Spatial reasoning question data
★ ★ ★ ★ ★

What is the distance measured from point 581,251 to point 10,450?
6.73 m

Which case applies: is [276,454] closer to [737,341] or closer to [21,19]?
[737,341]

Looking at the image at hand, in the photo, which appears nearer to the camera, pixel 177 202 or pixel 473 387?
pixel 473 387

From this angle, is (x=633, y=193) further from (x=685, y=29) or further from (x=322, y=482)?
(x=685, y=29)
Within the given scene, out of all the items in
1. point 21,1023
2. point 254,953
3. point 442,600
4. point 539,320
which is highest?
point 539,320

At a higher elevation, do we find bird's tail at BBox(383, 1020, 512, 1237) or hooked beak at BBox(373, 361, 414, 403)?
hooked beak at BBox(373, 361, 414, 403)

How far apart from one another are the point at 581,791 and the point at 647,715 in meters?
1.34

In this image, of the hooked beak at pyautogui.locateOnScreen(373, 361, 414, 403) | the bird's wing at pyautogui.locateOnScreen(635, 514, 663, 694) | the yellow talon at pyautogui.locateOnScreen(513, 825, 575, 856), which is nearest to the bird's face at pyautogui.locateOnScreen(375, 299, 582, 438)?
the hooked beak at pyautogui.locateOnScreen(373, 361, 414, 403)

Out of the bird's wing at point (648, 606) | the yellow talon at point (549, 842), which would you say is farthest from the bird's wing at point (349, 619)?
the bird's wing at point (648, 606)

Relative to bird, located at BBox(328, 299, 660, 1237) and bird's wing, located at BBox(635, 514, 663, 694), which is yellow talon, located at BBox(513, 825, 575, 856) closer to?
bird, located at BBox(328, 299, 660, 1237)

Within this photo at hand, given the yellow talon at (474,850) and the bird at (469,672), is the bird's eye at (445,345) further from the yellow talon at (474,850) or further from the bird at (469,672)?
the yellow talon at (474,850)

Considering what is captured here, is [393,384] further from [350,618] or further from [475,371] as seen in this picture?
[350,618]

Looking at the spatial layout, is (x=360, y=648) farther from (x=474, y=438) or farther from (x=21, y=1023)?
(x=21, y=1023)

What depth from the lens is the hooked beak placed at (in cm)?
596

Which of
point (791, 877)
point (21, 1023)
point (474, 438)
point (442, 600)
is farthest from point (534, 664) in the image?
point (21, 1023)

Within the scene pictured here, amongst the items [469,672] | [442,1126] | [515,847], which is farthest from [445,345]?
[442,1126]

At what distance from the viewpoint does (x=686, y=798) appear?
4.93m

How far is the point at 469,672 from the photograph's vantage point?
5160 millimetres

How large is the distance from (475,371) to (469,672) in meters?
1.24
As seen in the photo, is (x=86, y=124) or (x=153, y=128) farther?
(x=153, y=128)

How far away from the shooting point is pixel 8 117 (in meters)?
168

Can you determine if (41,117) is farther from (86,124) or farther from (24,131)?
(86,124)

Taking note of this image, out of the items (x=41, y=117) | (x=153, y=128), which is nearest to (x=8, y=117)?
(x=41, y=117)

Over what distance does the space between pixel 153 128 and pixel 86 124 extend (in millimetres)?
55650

★ ★ ★ ★ ★

(Stated problem): Rewrite all of the rows above, swapping each "farther" for "further" and leaving everything else unchanged.

(Reply to the exercise):
What is the distance measured from point 581,251 to point 10,450?
6.73 m

Which case applies: is [276,454] closer to [737,341] or closer to [21,19]?
[737,341]

Looking at the image at hand, in the photo, which appears nearer to the camera, pixel 177 202 or pixel 473 387?
pixel 473 387

From this angle, is (x=633, y=193) further from (x=685, y=29) or further from (x=322, y=482)?
(x=685, y=29)
Within the given scene, out of all the items in
1. point 21,1023
2. point 254,953
3. point 442,600
4. point 539,320
which is highest?
point 539,320

At a higher elevation, do we find bird's tail at BBox(383, 1020, 512, 1237) or hooked beak at BBox(373, 361, 414, 403)?
hooked beak at BBox(373, 361, 414, 403)

How far apart from one another are the point at 581,791 and the point at 647,715 in meters?
1.34

In this image, of the hooked beak at pyautogui.locateOnScreen(373, 361, 414, 403) | the bird's wing at pyautogui.locateOnScreen(635, 514, 663, 694) | the yellow talon at pyautogui.locateOnScreen(513, 825, 575, 856), which is nearest to the bird's face at pyautogui.locateOnScreen(375, 299, 582, 438)?
the hooked beak at pyautogui.locateOnScreen(373, 361, 414, 403)

Out of the bird's wing at point (648, 606) | the yellow talon at point (549, 842), which would you say is farthest from the bird's wing at point (349, 619)?
the bird's wing at point (648, 606)

Relative to bird, located at BBox(328, 299, 660, 1237) and bird's wing, located at BBox(635, 514, 663, 694), which is yellow talon, located at BBox(513, 825, 575, 856) closer to?
bird, located at BBox(328, 299, 660, 1237)

Within this photo at hand, given the yellow talon at (474,850) and the bird at (469,672), is the bird's eye at (445,345) further from the yellow talon at (474,850) or further from the bird at (469,672)?
the yellow talon at (474,850)

Considering what is captured here, is [393,384] further from [350,618] or further from [475,371] as seen in this picture?
[350,618]

Looking at the spatial layout, is (x=360, y=648) further from (x=474, y=438) or further from (x=21, y=1023)?
(x=21, y=1023)

What depth from the lens is the hooked beak placed at (in cm)?
596

Which of
point (791, 877)
point (21, 1023)
point (474, 438)
point (442, 600)
is farthest from point (534, 664) in the image?
point (21, 1023)

Within the scene pictured here, amongst the items [469,672] | [442,1126] | [515,847], which is farthest from [445,345]?
[442,1126]

At what distance from the viewpoint does (x=686, y=798) appear?
4.93m

How far is the point at 469,672 from the photograph's vantage point?
5160 millimetres

How large is the distance from (475,371) to (469,672) in meters?
1.24
As seen in the photo, is (x=86, y=124) or (x=153, y=128) further?
(x=153, y=128)

How far away from the shooting point is pixel 8 117 (in meters)?
168

Can you determine if (41,117) is further from (86,124) or further from (24,131)?
(86,124)

Taking note of this image, out of the items (x=41, y=117) | (x=153, y=128), which is nearest to (x=8, y=117)?
(x=41, y=117)

Over what distance does the space between pixel 153 128 and pixel 86 124 extend (in millimetres)?
55650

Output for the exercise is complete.